Un discours de moins en moins crédible

 

La société d'études Occurrence a réalisé en 2010 pour Makheia Group le premier Observatoire de l'authenticité (cf. Stratégies n°1603) qui analysait le discours des grandes sociétés françaises. On y apprenait que plus d'un Français actif sur deux ne croyait pas à la sincérité de cette parole corporate.

 

La seconde édition, qui sortira fin octobre, devrait confirmer cette tendance avec des chiffres encore plus négatifs: «Les résultats se dégradent avec 51% des Français actifs interrogés qui considèrent que le discours des entreprise est "plutôt faux", et 55% chez les plus de 20 ans», explique Assaël Adary, coprésident d'Occurrence.

 

Pour Édouard Rencker, PDG de Sequoia, les communicants sont en grande partie responsable de cette défiance. «Il y a un vrai problème de professionnalisation et d'encadrement de nos professions.
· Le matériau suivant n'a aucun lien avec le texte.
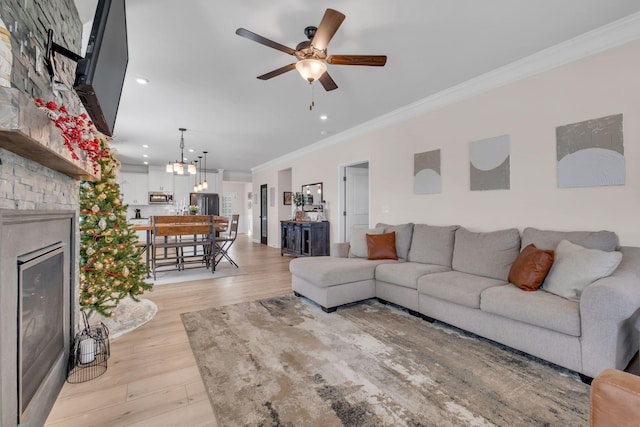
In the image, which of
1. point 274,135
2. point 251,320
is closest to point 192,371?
point 251,320

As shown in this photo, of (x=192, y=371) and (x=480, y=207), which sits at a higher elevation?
(x=480, y=207)

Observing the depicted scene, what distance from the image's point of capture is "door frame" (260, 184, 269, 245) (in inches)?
358

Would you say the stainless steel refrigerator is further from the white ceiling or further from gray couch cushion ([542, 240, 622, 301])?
gray couch cushion ([542, 240, 622, 301])

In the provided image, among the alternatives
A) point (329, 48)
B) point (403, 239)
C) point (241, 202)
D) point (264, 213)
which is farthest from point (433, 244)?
point (241, 202)

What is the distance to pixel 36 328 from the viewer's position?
4.94 feet

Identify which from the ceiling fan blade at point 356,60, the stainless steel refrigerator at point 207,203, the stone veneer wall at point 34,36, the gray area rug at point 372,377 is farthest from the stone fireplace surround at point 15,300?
the stainless steel refrigerator at point 207,203

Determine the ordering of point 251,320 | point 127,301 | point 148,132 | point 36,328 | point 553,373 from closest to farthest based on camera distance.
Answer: point 36,328
point 553,373
point 251,320
point 127,301
point 148,132

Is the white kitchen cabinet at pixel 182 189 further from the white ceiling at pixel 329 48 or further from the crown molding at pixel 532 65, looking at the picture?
the crown molding at pixel 532 65

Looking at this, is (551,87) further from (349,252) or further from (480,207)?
(349,252)

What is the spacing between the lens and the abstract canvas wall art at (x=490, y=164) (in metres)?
3.14

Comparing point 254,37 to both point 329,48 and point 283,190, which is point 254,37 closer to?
point 329,48

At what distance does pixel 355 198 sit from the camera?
5.91 meters

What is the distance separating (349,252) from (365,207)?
2.17 meters

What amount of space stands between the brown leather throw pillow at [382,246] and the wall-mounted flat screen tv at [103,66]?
2.97m
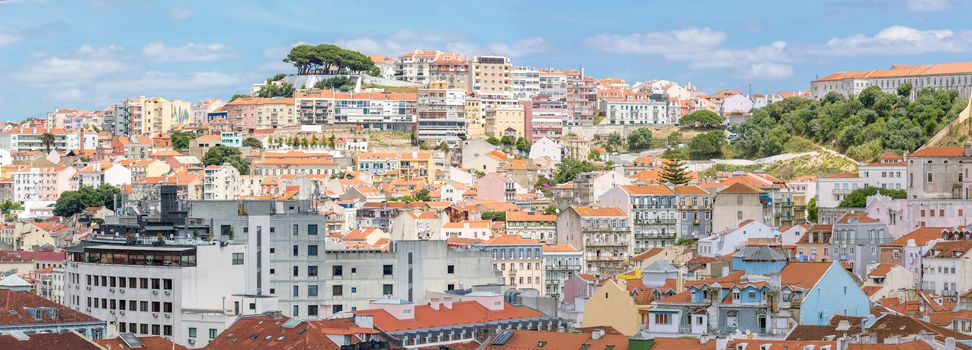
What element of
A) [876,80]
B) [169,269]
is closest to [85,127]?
[876,80]

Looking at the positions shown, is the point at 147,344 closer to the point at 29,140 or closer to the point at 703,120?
the point at 703,120

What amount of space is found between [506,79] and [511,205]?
102ft

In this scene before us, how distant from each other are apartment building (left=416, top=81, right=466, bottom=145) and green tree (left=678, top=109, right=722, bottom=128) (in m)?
9.83

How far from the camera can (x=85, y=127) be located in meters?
103

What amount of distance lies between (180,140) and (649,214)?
40.8 metres

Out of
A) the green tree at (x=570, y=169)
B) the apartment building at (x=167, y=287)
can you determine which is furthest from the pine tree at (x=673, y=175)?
the apartment building at (x=167, y=287)

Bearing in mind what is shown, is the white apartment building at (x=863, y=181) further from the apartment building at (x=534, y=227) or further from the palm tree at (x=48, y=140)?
the palm tree at (x=48, y=140)

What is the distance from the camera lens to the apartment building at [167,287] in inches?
1232

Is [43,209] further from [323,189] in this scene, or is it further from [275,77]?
[275,77]

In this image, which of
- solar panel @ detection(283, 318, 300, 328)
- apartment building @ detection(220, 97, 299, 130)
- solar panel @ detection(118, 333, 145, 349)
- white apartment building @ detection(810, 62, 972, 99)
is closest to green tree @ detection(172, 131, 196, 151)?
apartment building @ detection(220, 97, 299, 130)

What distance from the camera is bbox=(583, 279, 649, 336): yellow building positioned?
100ft

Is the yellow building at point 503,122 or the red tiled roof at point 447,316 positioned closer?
the red tiled roof at point 447,316

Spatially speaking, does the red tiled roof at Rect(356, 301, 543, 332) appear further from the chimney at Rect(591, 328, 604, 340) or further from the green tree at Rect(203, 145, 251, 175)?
the green tree at Rect(203, 145, 251, 175)

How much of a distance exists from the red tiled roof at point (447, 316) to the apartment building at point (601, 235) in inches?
680
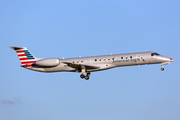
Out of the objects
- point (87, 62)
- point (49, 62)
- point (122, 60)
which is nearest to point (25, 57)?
point (49, 62)

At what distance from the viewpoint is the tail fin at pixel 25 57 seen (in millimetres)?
46031

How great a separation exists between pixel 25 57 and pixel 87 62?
9359 mm

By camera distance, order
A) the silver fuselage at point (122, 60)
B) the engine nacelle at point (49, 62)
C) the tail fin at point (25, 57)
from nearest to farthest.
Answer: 1. the silver fuselage at point (122, 60)
2. the engine nacelle at point (49, 62)
3. the tail fin at point (25, 57)

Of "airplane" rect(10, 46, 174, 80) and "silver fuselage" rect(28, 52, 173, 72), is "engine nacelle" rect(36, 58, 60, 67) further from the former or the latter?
"silver fuselage" rect(28, 52, 173, 72)

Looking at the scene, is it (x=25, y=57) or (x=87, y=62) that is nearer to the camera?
(x=87, y=62)

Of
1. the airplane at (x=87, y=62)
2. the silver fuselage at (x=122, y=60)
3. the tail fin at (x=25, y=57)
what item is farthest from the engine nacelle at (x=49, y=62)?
the tail fin at (x=25, y=57)

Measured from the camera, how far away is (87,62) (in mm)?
43375

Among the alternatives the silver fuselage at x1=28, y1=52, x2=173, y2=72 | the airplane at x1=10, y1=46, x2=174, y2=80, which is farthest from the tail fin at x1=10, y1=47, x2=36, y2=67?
the silver fuselage at x1=28, y1=52, x2=173, y2=72

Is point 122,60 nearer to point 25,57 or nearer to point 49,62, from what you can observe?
point 49,62

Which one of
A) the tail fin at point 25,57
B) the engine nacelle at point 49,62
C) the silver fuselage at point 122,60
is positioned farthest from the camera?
the tail fin at point 25,57

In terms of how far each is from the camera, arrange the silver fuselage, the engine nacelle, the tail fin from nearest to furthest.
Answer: the silver fuselage, the engine nacelle, the tail fin

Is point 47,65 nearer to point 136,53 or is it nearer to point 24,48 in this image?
point 24,48

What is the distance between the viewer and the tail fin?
4603 centimetres

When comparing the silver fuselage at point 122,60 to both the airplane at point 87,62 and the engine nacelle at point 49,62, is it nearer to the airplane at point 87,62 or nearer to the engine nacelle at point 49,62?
the airplane at point 87,62
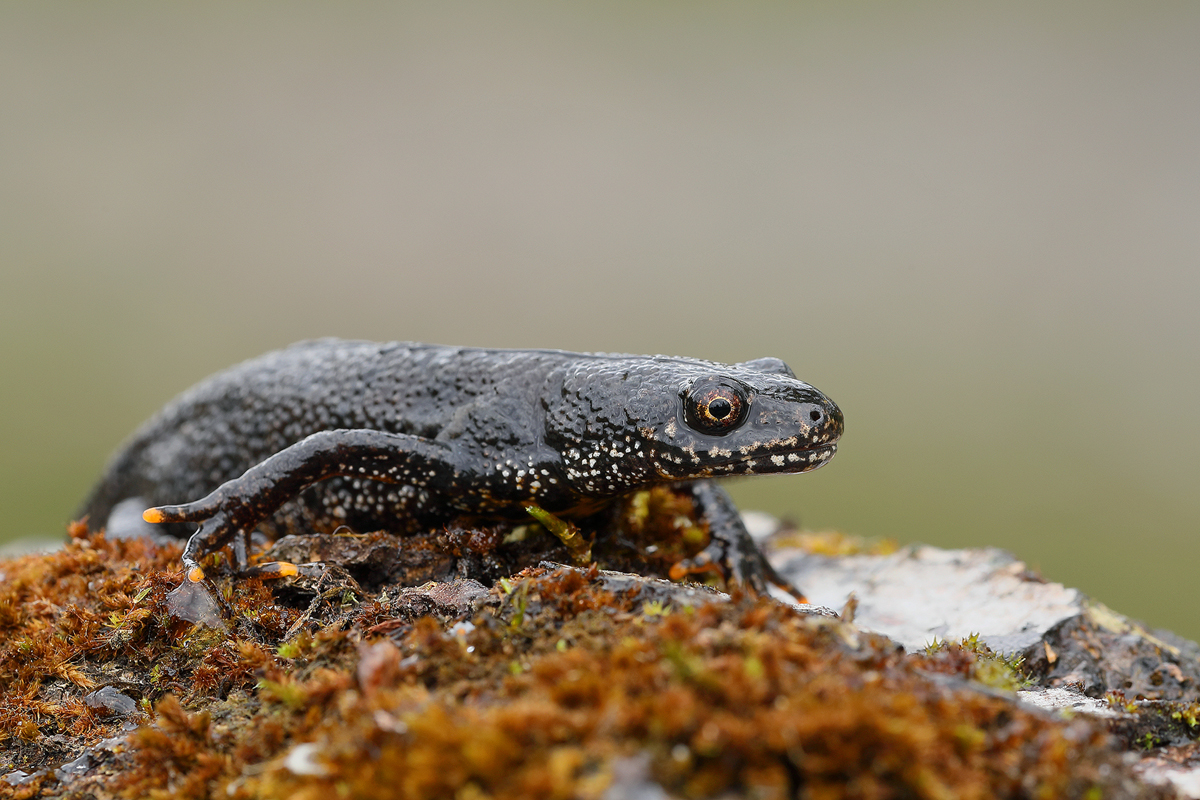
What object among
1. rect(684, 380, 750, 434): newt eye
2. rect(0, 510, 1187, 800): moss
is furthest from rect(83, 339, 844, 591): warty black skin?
rect(0, 510, 1187, 800): moss

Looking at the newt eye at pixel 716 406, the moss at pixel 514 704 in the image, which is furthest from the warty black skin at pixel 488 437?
the moss at pixel 514 704

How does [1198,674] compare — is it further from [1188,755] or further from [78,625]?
[78,625]

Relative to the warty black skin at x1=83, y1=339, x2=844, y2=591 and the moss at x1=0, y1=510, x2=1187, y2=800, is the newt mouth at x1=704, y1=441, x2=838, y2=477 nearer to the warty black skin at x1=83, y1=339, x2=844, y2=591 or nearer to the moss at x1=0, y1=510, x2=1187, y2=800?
the warty black skin at x1=83, y1=339, x2=844, y2=591

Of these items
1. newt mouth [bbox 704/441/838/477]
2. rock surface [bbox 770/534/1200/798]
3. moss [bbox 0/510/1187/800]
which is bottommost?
rock surface [bbox 770/534/1200/798]

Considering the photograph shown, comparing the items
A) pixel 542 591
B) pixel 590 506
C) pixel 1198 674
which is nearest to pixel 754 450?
pixel 590 506

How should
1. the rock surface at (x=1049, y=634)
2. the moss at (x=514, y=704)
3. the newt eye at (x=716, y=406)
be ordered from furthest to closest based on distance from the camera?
1. the newt eye at (x=716, y=406)
2. the rock surface at (x=1049, y=634)
3. the moss at (x=514, y=704)

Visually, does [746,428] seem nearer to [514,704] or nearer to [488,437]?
[488,437]

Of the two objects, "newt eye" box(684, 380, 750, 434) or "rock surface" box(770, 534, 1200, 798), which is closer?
Result: "rock surface" box(770, 534, 1200, 798)

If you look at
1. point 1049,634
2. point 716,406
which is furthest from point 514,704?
point 1049,634

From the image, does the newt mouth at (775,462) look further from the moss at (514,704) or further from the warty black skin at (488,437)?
the moss at (514,704)
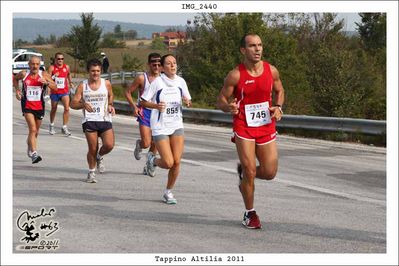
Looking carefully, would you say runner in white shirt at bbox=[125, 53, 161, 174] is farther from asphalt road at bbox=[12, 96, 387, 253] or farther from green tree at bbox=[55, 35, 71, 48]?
green tree at bbox=[55, 35, 71, 48]

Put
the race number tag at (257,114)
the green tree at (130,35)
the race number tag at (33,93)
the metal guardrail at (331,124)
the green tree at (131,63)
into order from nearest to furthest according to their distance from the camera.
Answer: the race number tag at (257,114)
the race number tag at (33,93)
the metal guardrail at (331,124)
the green tree at (130,35)
the green tree at (131,63)

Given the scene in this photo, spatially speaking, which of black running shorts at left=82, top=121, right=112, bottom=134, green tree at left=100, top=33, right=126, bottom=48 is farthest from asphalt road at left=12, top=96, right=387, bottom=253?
green tree at left=100, top=33, right=126, bottom=48

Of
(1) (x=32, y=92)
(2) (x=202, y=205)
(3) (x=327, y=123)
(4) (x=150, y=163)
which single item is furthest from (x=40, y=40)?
(2) (x=202, y=205)

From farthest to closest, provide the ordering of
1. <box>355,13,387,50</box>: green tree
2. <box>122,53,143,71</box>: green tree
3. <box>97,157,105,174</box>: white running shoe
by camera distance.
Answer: <box>122,53,143,71</box>: green tree
<box>355,13,387,50</box>: green tree
<box>97,157,105,174</box>: white running shoe

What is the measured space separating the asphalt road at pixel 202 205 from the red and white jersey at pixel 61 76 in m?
3.53

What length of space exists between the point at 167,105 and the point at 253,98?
77.3 inches

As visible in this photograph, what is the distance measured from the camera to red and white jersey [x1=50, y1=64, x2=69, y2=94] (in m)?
19.5

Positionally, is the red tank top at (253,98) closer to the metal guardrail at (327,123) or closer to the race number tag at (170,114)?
the race number tag at (170,114)

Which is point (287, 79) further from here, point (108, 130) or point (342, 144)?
point (108, 130)

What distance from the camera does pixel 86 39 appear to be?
42750 mm

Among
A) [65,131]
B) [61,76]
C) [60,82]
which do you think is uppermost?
[61,76]

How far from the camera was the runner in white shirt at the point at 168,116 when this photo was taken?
9.84 meters

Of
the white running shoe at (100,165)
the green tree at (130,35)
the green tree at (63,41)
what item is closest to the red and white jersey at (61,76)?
the white running shoe at (100,165)

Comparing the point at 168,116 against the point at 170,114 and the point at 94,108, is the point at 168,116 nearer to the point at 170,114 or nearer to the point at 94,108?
the point at 170,114
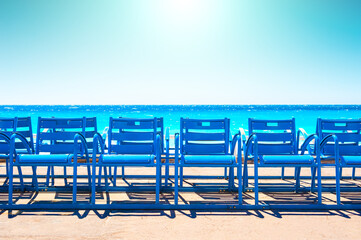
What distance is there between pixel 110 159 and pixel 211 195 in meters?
1.51

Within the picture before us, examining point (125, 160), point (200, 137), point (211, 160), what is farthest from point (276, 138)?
point (125, 160)

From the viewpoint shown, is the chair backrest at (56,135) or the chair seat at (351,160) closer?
the chair seat at (351,160)

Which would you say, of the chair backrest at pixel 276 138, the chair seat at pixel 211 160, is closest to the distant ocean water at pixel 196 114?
the chair backrest at pixel 276 138

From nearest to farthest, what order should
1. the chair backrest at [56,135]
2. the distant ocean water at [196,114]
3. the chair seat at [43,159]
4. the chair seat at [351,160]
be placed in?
the chair seat at [43,159] → the chair seat at [351,160] → the chair backrest at [56,135] → the distant ocean water at [196,114]

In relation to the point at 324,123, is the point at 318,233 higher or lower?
lower

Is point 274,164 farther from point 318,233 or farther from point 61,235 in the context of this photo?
point 61,235

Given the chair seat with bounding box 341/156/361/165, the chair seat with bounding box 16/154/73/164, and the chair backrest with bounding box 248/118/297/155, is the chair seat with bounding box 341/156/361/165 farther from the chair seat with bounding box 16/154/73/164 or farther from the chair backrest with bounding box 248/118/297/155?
the chair seat with bounding box 16/154/73/164

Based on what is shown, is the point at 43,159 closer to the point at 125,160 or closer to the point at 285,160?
the point at 125,160

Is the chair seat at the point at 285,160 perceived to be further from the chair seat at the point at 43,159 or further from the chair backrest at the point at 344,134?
the chair seat at the point at 43,159

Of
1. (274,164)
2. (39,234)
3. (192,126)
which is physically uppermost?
(192,126)

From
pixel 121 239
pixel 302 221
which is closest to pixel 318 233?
pixel 302 221

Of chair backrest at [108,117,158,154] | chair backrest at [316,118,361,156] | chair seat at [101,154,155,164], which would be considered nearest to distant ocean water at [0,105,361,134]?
chair backrest at [316,118,361,156]

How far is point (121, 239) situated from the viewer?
9.73 ft

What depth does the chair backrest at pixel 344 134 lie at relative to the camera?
14.6 feet
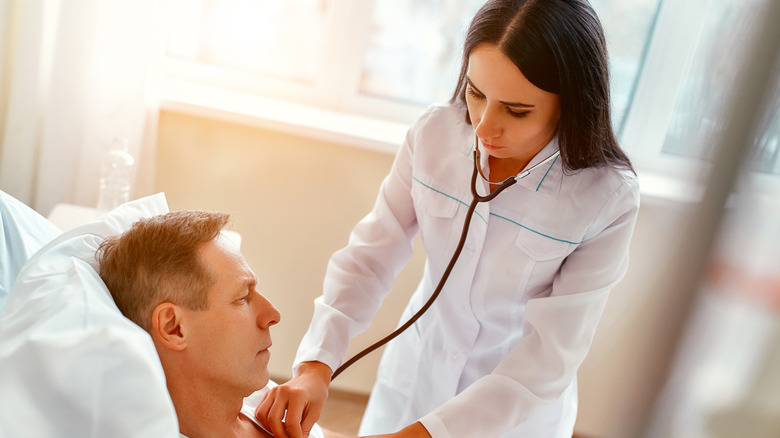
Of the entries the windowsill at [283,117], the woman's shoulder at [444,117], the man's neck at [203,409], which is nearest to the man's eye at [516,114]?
the woman's shoulder at [444,117]

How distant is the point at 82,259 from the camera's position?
1.05 m

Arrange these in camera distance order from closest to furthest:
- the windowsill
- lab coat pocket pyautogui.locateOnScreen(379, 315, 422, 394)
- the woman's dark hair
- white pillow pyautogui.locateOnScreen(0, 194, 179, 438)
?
white pillow pyautogui.locateOnScreen(0, 194, 179, 438), the woman's dark hair, lab coat pocket pyautogui.locateOnScreen(379, 315, 422, 394), the windowsill

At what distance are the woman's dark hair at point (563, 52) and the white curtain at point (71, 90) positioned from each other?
114 centimetres

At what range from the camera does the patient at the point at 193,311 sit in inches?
40.2

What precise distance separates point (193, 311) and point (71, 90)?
1.10 metres

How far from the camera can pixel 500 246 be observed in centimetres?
121

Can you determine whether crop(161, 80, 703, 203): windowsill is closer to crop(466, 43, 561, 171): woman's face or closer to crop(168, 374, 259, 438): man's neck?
crop(466, 43, 561, 171): woman's face

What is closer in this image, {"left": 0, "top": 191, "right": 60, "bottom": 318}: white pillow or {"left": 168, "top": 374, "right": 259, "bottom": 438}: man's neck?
{"left": 168, "top": 374, "right": 259, "bottom": 438}: man's neck

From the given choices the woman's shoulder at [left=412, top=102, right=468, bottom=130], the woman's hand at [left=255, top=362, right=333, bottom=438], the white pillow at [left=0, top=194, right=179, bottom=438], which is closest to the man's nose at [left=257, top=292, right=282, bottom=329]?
the woman's hand at [left=255, top=362, right=333, bottom=438]

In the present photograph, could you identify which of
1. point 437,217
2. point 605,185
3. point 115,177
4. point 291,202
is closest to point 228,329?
point 437,217

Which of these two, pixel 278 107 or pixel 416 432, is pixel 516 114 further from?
pixel 278 107

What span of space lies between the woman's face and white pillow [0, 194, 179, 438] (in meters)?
0.60

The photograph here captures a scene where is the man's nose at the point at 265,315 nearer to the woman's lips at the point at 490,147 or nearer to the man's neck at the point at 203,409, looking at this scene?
the man's neck at the point at 203,409

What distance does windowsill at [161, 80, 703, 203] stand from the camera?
6.54 ft
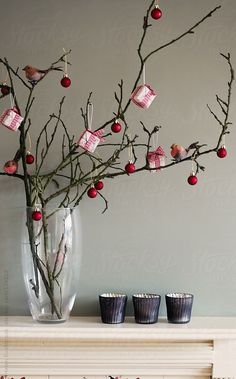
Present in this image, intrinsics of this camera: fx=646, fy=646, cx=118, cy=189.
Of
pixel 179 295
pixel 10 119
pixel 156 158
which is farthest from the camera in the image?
pixel 179 295

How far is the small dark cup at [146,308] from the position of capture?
2078 millimetres

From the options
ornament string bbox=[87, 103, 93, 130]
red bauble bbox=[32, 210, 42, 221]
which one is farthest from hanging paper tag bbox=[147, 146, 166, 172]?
red bauble bbox=[32, 210, 42, 221]

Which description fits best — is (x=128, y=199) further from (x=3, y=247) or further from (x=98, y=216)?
(x=3, y=247)

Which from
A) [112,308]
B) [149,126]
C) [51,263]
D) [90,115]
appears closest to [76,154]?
[90,115]

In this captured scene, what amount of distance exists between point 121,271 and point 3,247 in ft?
1.35

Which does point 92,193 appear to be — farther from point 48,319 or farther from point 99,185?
point 48,319

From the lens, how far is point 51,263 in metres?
2.04

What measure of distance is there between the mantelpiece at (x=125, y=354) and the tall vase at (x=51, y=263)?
0.19ft

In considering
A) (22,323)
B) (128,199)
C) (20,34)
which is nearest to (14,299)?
(22,323)

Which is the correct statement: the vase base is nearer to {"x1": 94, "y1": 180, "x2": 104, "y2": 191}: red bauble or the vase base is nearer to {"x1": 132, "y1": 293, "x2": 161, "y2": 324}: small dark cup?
{"x1": 132, "y1": 293, "x2": 161, "y2": 324}: small dark cup

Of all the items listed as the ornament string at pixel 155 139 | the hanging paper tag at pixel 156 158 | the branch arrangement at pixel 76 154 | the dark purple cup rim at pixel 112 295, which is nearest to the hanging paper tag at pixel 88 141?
the branch arrangement at pixel 76 154

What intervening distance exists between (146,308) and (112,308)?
0.11 m

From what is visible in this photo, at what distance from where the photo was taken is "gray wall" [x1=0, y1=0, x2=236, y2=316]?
7.32 ft

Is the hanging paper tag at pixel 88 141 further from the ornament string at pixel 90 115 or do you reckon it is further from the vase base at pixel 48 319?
the vase base at pixel 48 319
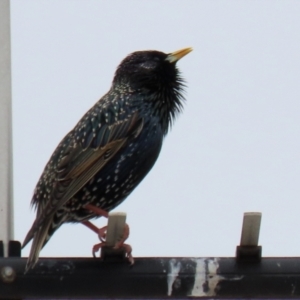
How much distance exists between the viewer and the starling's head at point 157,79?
4898mm

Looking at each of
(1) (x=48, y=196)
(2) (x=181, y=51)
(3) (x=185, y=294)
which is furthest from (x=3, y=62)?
Answer: (3) (x=185, y=294)

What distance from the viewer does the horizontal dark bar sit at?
347 cm

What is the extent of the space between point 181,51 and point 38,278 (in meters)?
1.93

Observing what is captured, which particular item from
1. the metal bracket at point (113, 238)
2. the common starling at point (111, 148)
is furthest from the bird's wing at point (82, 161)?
the metal bracket at point (113, 238)

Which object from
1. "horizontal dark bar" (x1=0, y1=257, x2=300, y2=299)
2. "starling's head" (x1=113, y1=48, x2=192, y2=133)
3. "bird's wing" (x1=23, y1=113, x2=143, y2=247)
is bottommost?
"horizontal dark bar" (x1=0, y1=257, x2=300, y2=299)

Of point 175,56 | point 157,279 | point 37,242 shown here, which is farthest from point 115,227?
point 175,56

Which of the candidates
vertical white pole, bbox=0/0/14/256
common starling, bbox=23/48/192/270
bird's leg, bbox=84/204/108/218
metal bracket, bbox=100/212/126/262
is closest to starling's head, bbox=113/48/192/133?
common starling, bbox=23/48/192/270

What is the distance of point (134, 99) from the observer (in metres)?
4.88

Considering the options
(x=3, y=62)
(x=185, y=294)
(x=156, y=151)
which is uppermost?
(x=3, y=62)

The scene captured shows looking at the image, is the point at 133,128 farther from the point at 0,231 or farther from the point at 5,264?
the point at 5,264

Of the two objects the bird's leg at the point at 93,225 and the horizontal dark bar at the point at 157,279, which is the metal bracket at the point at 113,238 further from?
the bird's leg at the point at 93,225

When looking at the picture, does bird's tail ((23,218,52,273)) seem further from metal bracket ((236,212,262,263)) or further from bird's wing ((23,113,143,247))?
metal bracket ((236,212,262,263))

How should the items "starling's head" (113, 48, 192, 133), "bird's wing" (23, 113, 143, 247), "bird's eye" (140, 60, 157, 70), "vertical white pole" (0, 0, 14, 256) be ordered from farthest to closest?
"bird's eye" (140, 60, 157, 70) < "starling's head" (113, 48, 192, 133) < "bird's wing" (23, 113, 143, 247) < "vertical white pole" (0, 0, 14, 256)

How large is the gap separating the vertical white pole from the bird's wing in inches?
7.2
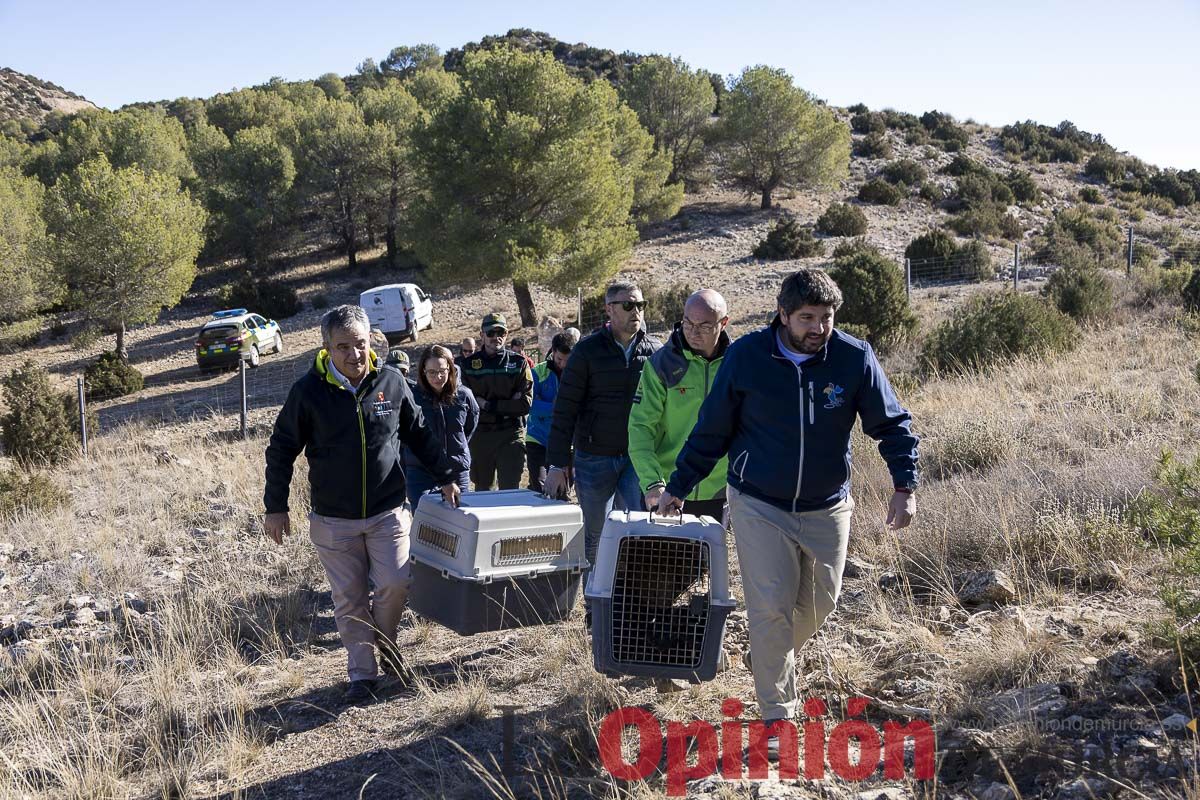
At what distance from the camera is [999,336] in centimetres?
1138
Vous ne pouvez pas ouvrir une agence de voyages ou un cabinet d'experts-comptables sans un label ou un certificat. Mais n'importe qui peut se dire agence de communication! Une situation ubuesque qui a engendré beaucoup d'abus. Les entreprises ont revu leur modèle économique, mais pas les agences qui utilisent les mêmes méthodologies depuis les années 70. Sans parler du nombrilisme de créatifs "autofascinés" par leur propre esbroufe», analyse sans ambages le PDG de Sequoia, qui réclame d'urgence un label de qualité pour les agences de communication.